Песнь Давида | страница 116



– Давид? – прошептала она.

– Да?

– Спой мне песню.

– Какую, солнце?

– О любви.

– Глупышка Милли, Глупышка Милли, я так рад, что тебя зовут не Вилли, – пропел я в своей лучшей интерпретации кантри-певца.

– Вилли?

– Позволь перефразировать, – я прочистил горло и пропел еще раз: – Глупышка Милли, Глупышка Милли, я так рад, что у тебя нет Вилли[16].

– Это не песня о любви, – рассмеялась она.

– Ладно, как насчет такого? Я люблю твои ноги, я люблю твою грудь, и об этом местечке стоит упомянуть. – Я пощекотал ее плоский живот, и Милли закорчилась.

– Пой дальше! – потребовала она, отмахиваясь от моей руки.

– Я люблю твой подбородок и веселую улыбку, я люблю твои волосы и вот это место пылко. – Я пощекотал ее под правым ребром, и она со смехом схватила меня за пальцы.

– Превосходно! Второй куплет, пожалуйста.

– Я люблю, когда ты вертишь попой, и запах твой фруктовый. Люблю, когда ты зовешь меня Давид, и… ла-ла-ла, ничего не рифмуется с «Давид».

– Это было прекрасно, – хихикнула Милли. – Как называется этот шедевр?

– «Ничего не рифмуется с «Давид».

– Ничего? – недоверчиво спросила она и замолчала на несколько секунд, словно пыталась подобрать рифму, чтобы доказать мою неправоту. Затем погладила меня по лицу, водя пальцами по челюсти, и когда снова заговорила, ее голос был таким же нежным, как ее прикосновения.

– Когда я слушаю тебя, то чувствую себя ближе к тебе.

– Поэтому ты вечно просишь меня спеть? Я думал, это из-за моего ангельского голоса, – отшутился я, но мое горло внезапно сдавило.
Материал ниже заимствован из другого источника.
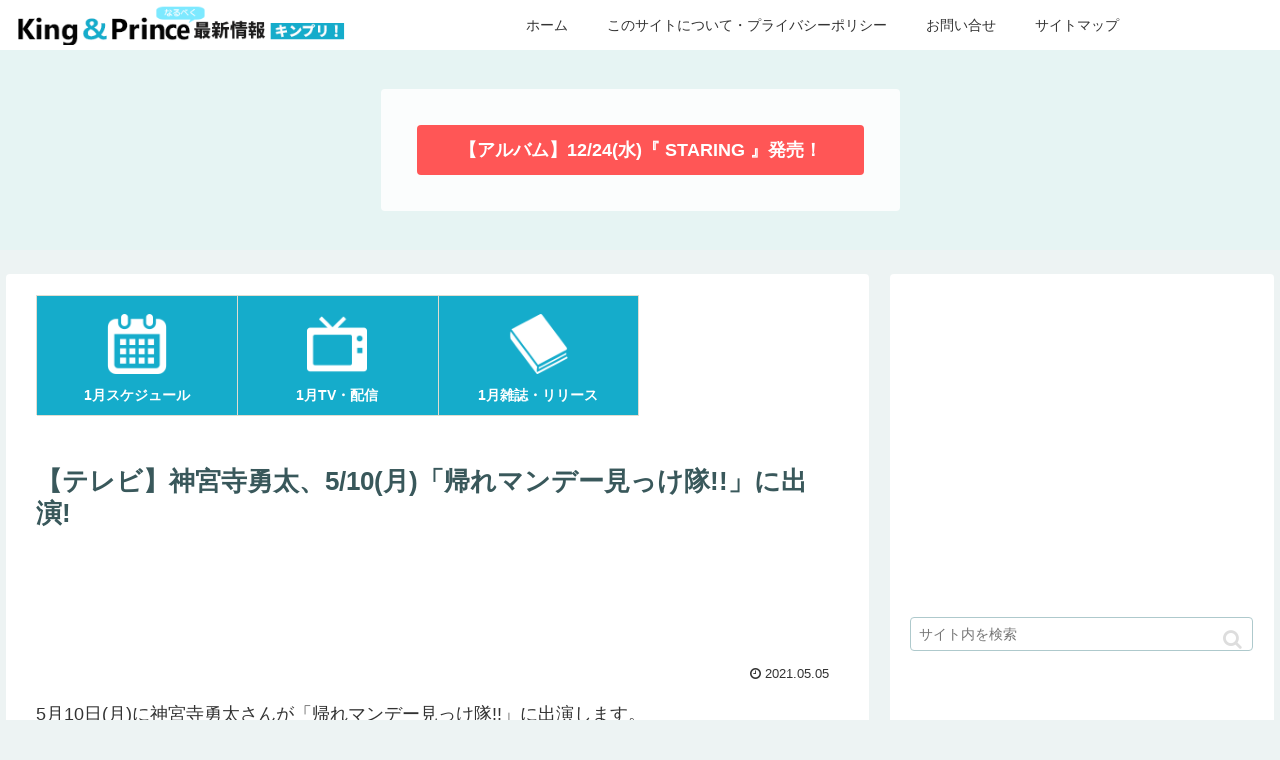

--- FILE ---
content_type: text/html; charset=utf-8
request_url: https://www.google.com/recaptcha/api2/aframe
body_size: 265
content:
<!DOCTYPE HTML><html><head><meta http-equiv="content-type" content="text/html; charset=UTF-8"></head><body><script nonce="DcKanylRsfSse5rTQ6JGJg">/** Anti-fraud and anti-abuse applications only. See google.com/recaptcha */ try{var clients={'sodar':'https://pagead2.googlesyndication.com/pagead/sodar?'};window.addEventListener("message",function(a){try{if(a.source===window.parent){var b=JSON.parse(a.data);var c=clients[b['id']];if(c){var d=document.createElement('img');d.src=c+b['params']+'&rc='+(localStorage.getItem("rc::a")?sessionStorage.getItem("rc::b"):"");window.document.body.appendChild(d);sessionStorage.setItem("rc::e",parseInt(sessionStorage.getItem("rc::e")||0)+1);localStorage.setItem("rc::h",'1768632346413');}}}catch(b){}});window.parent.postMessage("_grecaptcha_ready", "*");}catch(b){}</script></body></html>

--- FILE ---
content_type: application/javascript; charset=utf-8;
request_url: https://dalc.valuecommerce.com/app3?p=885863276&_s=https%3A%2F%2Fkinpri.info%2Fkaere-210505%2F&vf=iVBORw0KGgoAAAANSUhEUgAAAAMAAAADCAYAAABWKLW%2FAAAAMElEQVQYV2NkFGP4nxFqwLB%2B6k0GRquZQv8XBlxl0F8ox8C4m6vrv%2Fe5GwwFGvMYAAhjDjGiujYeAAAAAElFTkSuQmCC
body_size: 954
content:
vc_linkswitch_callback({"t":"696b3019","r":"aWswGQAIB_cS2-nnCooD7AqKBtRY6g","ub":"aWswGAAJOpkS2%2BnnCooFuwqKBthidg%3D%3D","vcid":"0QjfiPiXRij8dq_aFLp7NdkFzlkI1WXih8Zaa5XIb9Dz-QxbpwdIvg","vcpub":"0.526327","mini-shopping.yahoo.co.jp":{"a":"2840500","m":"2201292","g":"4964604a8c"},"tower.jp":{"a":"2377670","m":"2409673","g":"f74f41258c"},"shopping.geocities.jp":{"a":"2840500","m":"2201292","g":"4964604a8c"},"l":4,"7net.omni7.jp":{"a":"2602201","m":"2993472","g":"d67899768c"},"7netshopping.jp":{"a":"2602201","m":"2993472","g":"d67899768c"},"shopping.yahoo.co.jp":{"a":"2840500","m":"2201292","g":"4964604a8c"},"p":885863276,"paypaymall.yahoo.co.jp":{"a":"2840500","m":"2201292","g":"4964604a8c"},"s":3385476,"approach.yahoo.co.jp":{"a":"2840500","m":"2201292","g":"4964604a8c"},"www.omni7.jp":{"a":"2602201","m":"2993472","g":"d67899768c"},"paypaystep.yahoo.co.jp":{"a":"2840500","m":"2201292","g":"4964604a8c"}})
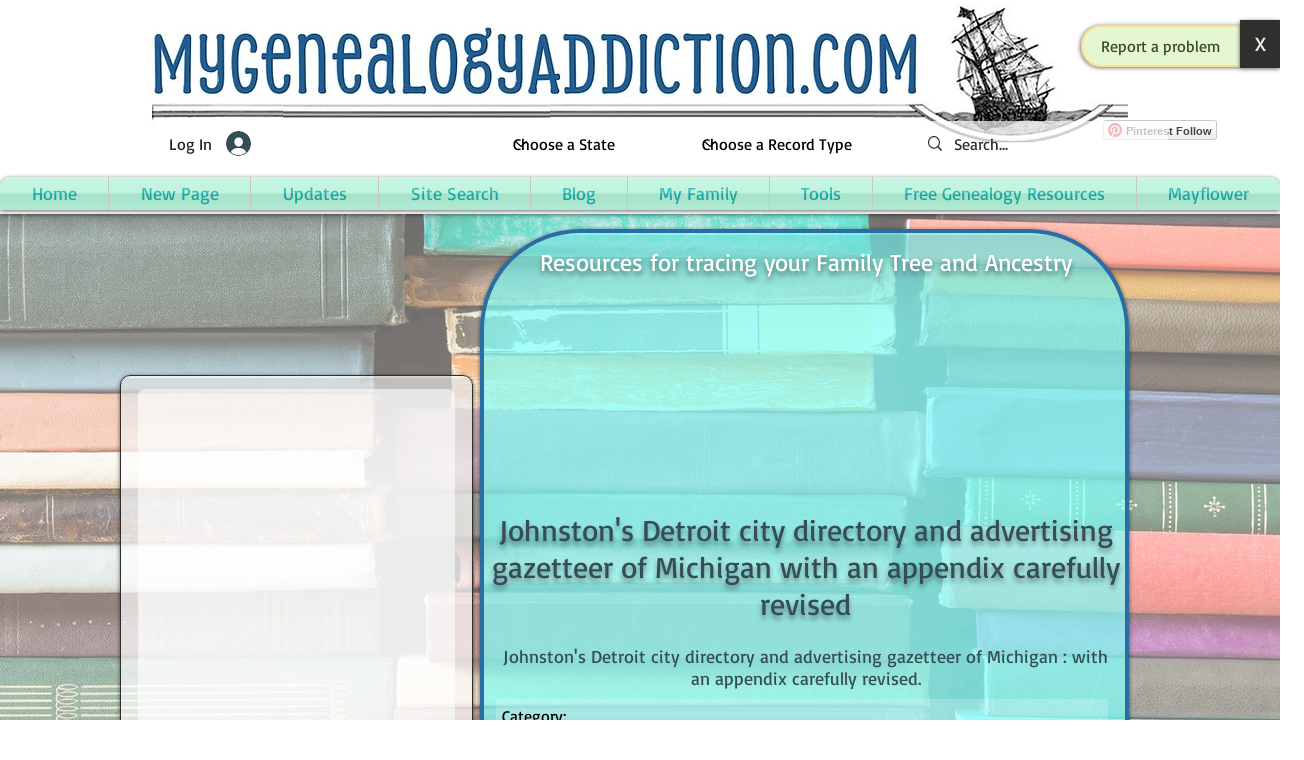

--- FILE ---
content_type: text/html; charset=utf-8
request_url: https://www.google.com/recaptcha/api2/aframe
body_size: 268
content:
<!DOCTYPE HTML><html><head><meta http-equiv="content-type" content="text/html; charset=UTF-8"></head><body><script nonce="Mpr4MDQ8-EUUYrH8RyWSDg">/** Anti-fraud and anti-abuse applications only. See google.com/recaptcha */ try{var clients={'sodar':'https://pagead2.googlesyndication.com/pagead/sodar?'};window.addEventListener("message",function(a){try{if(a.source===window.parent){var b=JSON.parse(a.data);var c=clients[b['id']];if(c){var d=document.createElement('img');d.src=c+b['params']+'&rc='+(localStorage.getItem("rc::a")?sessionStorage.getItem("rc::b"):"");window.document.body.appendChild(d);sessionStorage.setItem("rc::e",parseInt(sessionStorage.getItem("rc::e")||0)+1);localStorage.setItem("rc::h",'1770008018796');}}}catch(b){}});window.parent.postMessage("_grecaptcha_ready", "*");}catch(b){}</script></body></html>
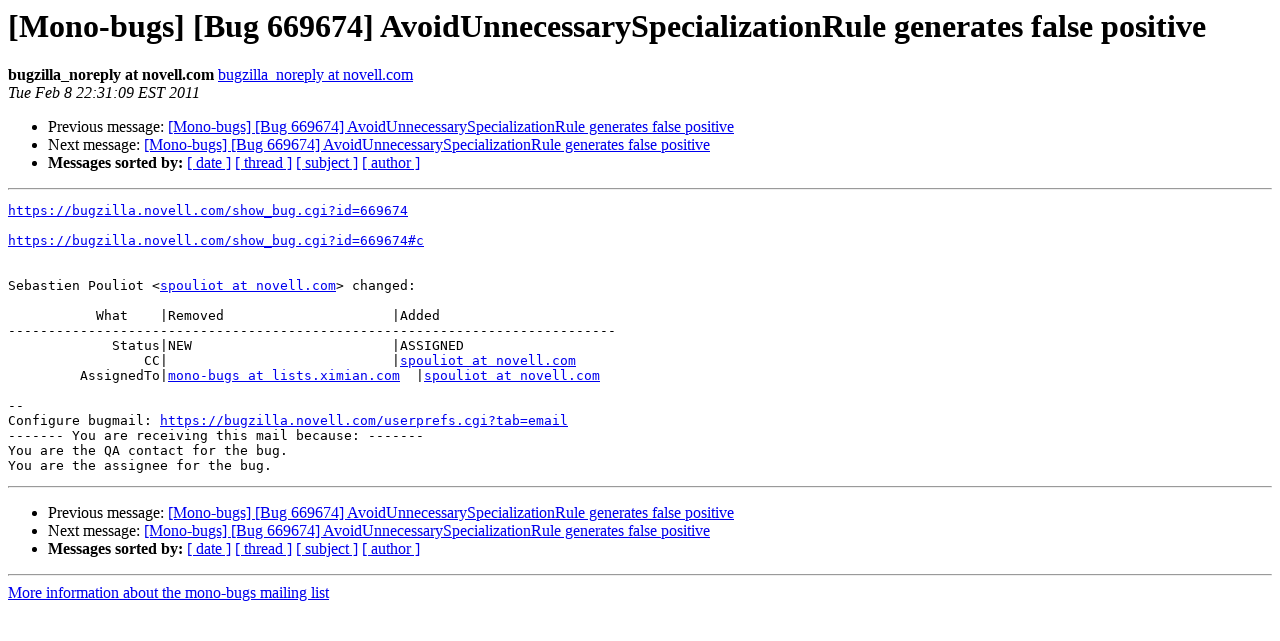

--- FILE ---
content_type: text/html; charset=utf-8
request_url: https://mono.github.io/mail-archives/mono-bugs/2011-February/108866.html
body_size: 776
content:
<!DOCTYPE HTML PUBLIC "-//W3C//DTD HTML 3.2//EN">
<HTML>
 <HEAD>
   <TITLE> [Mono-bugs] [Bug 669674] AvoidUnnecessarySpecializationRule generates false positive
   </TITLE>
   <LINK REL="Index" HREF="index.html" >
   <LINK REL="made" HREF="mailto:mono-bugs%40lists.ximian.com?Subject=%5BMono-bugs%5D%20%5BBug%20669674%5D%20AvoidUnnecessarySpecializationRule%0A%20generates%20false%20positive&In-Reply-To=bug-669674-28286%40http.bugzilla.novell.com/">
   <META NAME="robots" CONTENT="index,nofollow">
   <META http-equiv="Content-Type" content="text/html; charset=us-ascii">
   <LINK REL="Previous"  HREF="108752.html">
   <LINK REL="Next"  HREF="108870.html">
 </HEAD>
 <BODY BGCOLOR="#ffffff">
   <H1>[Mono-bugs] [Bug 669674] AvoidUnnecessarySpecializationRule generates false positive</H1>
    <B>bugzilla_noreply at novell.com</B> 
    <A HREF="mailto:mono-bugs%40lists.ximian.com?Subject=%5BMono-bugs%5D%20%5BBug%20669674%5D%20AvoidUnnecessarySpecializationRule%0A%20generates%20false%20positive&In-Reply-To=bug-669674-28286%40http.bugzilla.novell.com/"
       TITLE="[Mono-bugs] [Bug 669674] AvoidUnnecessarySpecializationRule generates false positive">bugzilla_noreply at novell.com
       </A><BR>
    <I>Tue Feb  8 22:31:09 EST 2011</I>
    <P><UL>
        <LI>Previous message: <A HREF="108752.html">[Mono-bugs] [Bug 669674] AvoidUnnecessarySpecializationRule generates false positive
</A></li>
        <LI>Next message: <A HREF="108870.html">[Mono-bugs] [Bug 669674] AvoidUnnecessarySpecializationRule generates false positive
</A></li>
         <LI> <B>Messages sorted by:</B> 
              <a href="date.html#108866">[ date ]</a>
              <a href="thread.html#108866">[ thread ]</a>
              <a href="subject.html#108866">[ subject ]</a>
              <a href="author.html#108866">[ author ]</a>
         </LI>
       </UL>
    <HR>  
<!--beginarticle-->
<PRE>
<A HREF="https://bugzilla.novell.com/show_bug.cgi?id=669674">https://bugzilla.novell.com/show_bug.cgi?id=669674</A>

<A HREF="https://bugzilla.novell.com/show_bug.cgi?id=669674#c">https://bugzilla.novell.com/show_bug.cgi?id=669674#c</A>


Sebastien Pouliot &lt;<A HREF="http://lists.ximian.com/mailman/listinfo/mono-bugs">spouliot at novell.com</A>&gt; changed:

           What    |Removed                     |Added
----------------------------------------------------------------------------
             Status|NEW                         |ASSIGNED
                 CC|                            |<A HREF="http://lists.ximian.com/mailman/listinfo/mono-bugs">spouliot at novell.com</A>
         AssignedTo|<A HREF="http://lists.ximian.com/mailman/listinfo/mono-bugs">mono-bugs at lists.ximian.com</A>  |<A HREF="http://lists.ximian.com/mailman/listinfo/mono-bugs">spouliot at novell.com</A>

-- 
Configure bugmail: <A HREF="https://bugzilla.novell.com/userprefs.cgi?tab=email">https://bugzilla.novell.com/userprefs.cgi?tab=email</A>
------- You are receiving this mail because: -------
You are the QA contact for the bug.
You are the assignee for the bug.
</PRE>






























<!--endarticle-->
    <HR>
    <P><UL>
        <!--threads-->
	<LI>Previous message: <A HREF="108752.html">[Mono-bugs] [Bug 669674] AvoidUnnecessarySpecializationRule generates false positive
</A></li>
	<LI>Next message: <A HREF="108870.html">[Mono-bugs] [Bug 669674] AvoidUnnecessarySpecializationRule generates false positive
</A></li>
         <LI> <B>Messages sorted by:</B> 
              <a href="date.html#108866">[ date ]</a>
              <a href="thread.html#108866">[ thread ]</a>
              <a href="subject.html#108866">[ subject ]</a>
              <a href="author.html#108866">[ author ]</a>
         </LI>
       </UL>

<hr>
<a href="http://lists.ximian.com/mailman/listinfo/mono-bugs">More information about the mono-bugs
mailing list</a><br>
</body></html>
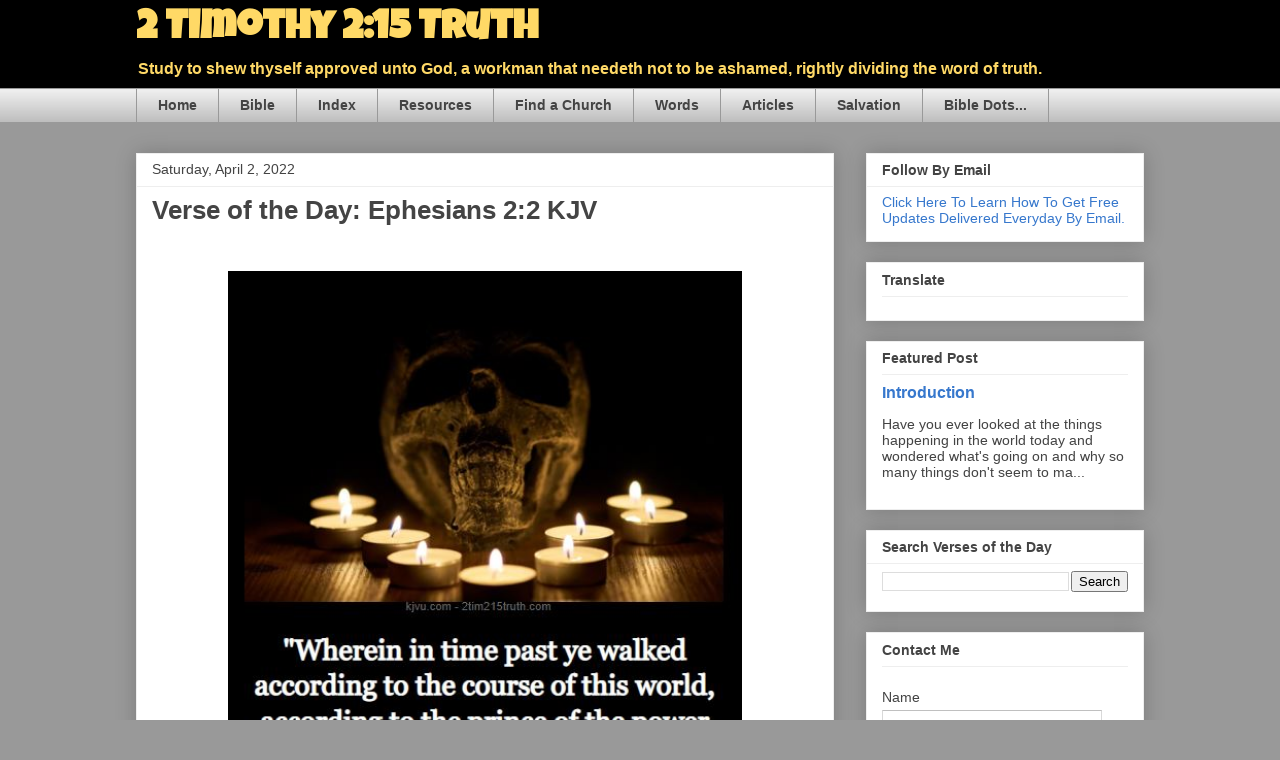

--- FILE ---
content_type: text/html; charset=UTF-8
request_url: https://www.2tim215truth.com/b/stats?style=BLACK_TRANSPARENT&timeRange=ALL_TIME&token=APq4FmCIVQ-AOmExV9aFvC3VRepsGZ6L1BN8O3VD9aq0NaUsVzi9NGT6SlKjXRvg05HBPipdG0GMBkI4Z-4aTlJTS2KTqNzn5g
body_size: 33
content:
{"total":1222983,"sparklineOptions":{"backgroundColor":{"fillOpacity":0.1,"fill":"#000000"},"series":[{"areaOpacity":0.3,"color":"#202020"}]},"sparklineData":[[0,9],[1,11],[2,9],[3,5],[4,4],[5,7],[6,6],[7,6],[8,8],[9,9],[10,5],[11,5],[12,7],[13,8],[14,28],[15,6],[16,9],[17,9],[18,7],[19,6],[20,8],[21,53],[22,32],[23,54],[24,76],[25,88],[26,90],[27,100],[28,89],[29,19]],"nextTickMs":24324}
– Дело не только в этом. Песню невозможно увидеть. Ее можно прочувствовать, услышать, подвигаться под нее. Точно как я не могу увидеть тебя, но могу почувствовать и подвинуться к тебе. Когда ты со мной, мне кажется, будто я вижу намек на того Давида, которого больше никто не знает. Это «Песнь Давида», и ее никто не слышит, кроме меня.

Мое сердце разбилось, а затем срослось и стало вдвое больше, грудь с хрустом разрывало изнутри, как при превращении Халка. Я обнял Милли и уткнулся лицом в ее шею.

– Нет, это ода, Милли. Но я тоже ее чувствую – каждый раз, когда ты со мной.

– Ода, значит? Так ты это называешь?

– Ага.

– Я все же остановлюсь на «Песне Давида». Моя любимая, – сказала она прямо у моей щеки.

– Если я буду петь, тебе придется танцевать, – прошептал я и нашел ее губы.

Музыка между нами обратилась нетерпеливым гулом, ритмичной пульсацией. Мы танцевали вокруг пожаров, полыхающих внутри нас, пока сон не замедлил наши шаги и не приглушил эту песню, осторожно заключая нас в свои объятия.